The whole park is 500 acres, so that means that a group of unauthorized hobbyists have taken over one percent of the park for their own use. They did this without obtaining liability insurance, filing an environmental impact report or making plans to mitigate the damage that they caused. This area supported rodents and lizards and had been former habitat for raptors. Nothing lives there now.

A small part of the area that is now denuded.

Empty containers of "nitro" fuel litter the ground, turning our park into a toxic waste dump.

Some of the "nitro" fuel inevitably spills on the ground. More toxic stuff in our park.

Disposable AA batteries were illegally and improperly disposed of on our park land. I counted 20 without trying.

An extensive area has been converted from vegetated habitat to a dust-filled wasteland.

The presence of chione clam shells indicates that Native Americans used to live on the site.
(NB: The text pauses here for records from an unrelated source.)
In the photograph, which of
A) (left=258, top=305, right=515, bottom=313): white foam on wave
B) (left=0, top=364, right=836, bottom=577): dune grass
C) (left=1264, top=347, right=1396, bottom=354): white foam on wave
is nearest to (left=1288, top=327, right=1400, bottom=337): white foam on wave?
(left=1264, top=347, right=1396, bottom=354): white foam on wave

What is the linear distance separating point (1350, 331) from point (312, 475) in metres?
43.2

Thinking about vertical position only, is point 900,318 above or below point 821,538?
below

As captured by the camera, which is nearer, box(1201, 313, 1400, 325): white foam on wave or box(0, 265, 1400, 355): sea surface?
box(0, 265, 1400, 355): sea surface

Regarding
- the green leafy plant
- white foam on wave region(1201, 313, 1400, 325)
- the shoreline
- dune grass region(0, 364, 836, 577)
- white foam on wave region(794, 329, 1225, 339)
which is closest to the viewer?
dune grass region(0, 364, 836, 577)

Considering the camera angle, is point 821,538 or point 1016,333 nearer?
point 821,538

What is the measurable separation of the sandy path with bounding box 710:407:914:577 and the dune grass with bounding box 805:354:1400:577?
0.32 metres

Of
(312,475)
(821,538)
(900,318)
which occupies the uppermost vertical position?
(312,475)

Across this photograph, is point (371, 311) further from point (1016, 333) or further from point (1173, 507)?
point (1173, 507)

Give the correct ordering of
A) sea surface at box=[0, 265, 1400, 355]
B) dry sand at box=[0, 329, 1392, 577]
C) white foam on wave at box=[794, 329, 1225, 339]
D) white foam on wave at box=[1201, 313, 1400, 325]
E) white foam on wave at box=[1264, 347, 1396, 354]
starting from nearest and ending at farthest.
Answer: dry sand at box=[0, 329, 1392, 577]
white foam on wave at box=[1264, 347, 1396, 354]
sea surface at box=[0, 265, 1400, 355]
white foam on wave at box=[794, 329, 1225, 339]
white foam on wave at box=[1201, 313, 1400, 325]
The bluff face is now devoid of plant life, plus the insects, lizards, birds and mammals that depended on them.

The plants in this area used to be hip-high at this time of year. Now there is nothing there. And this is how the wild world ends. Bit by bit, humans are destroying it.

And check out this video. This guy lit a fire on a Santa Ana wind day. I’m sure it’s cool to jump your toy car over real fire, but the city ordinances prohibiting fires anyplace except city-owned barbeque pits are quite clear. A variety of laws are being broken here every day and unless citizens demand enforcement, nothing will happen.

And listen to that mega-decibel whine. No wonder the hawks have left this area. Even if there was anything left there for them to eat, the noise would drive them away. So sad.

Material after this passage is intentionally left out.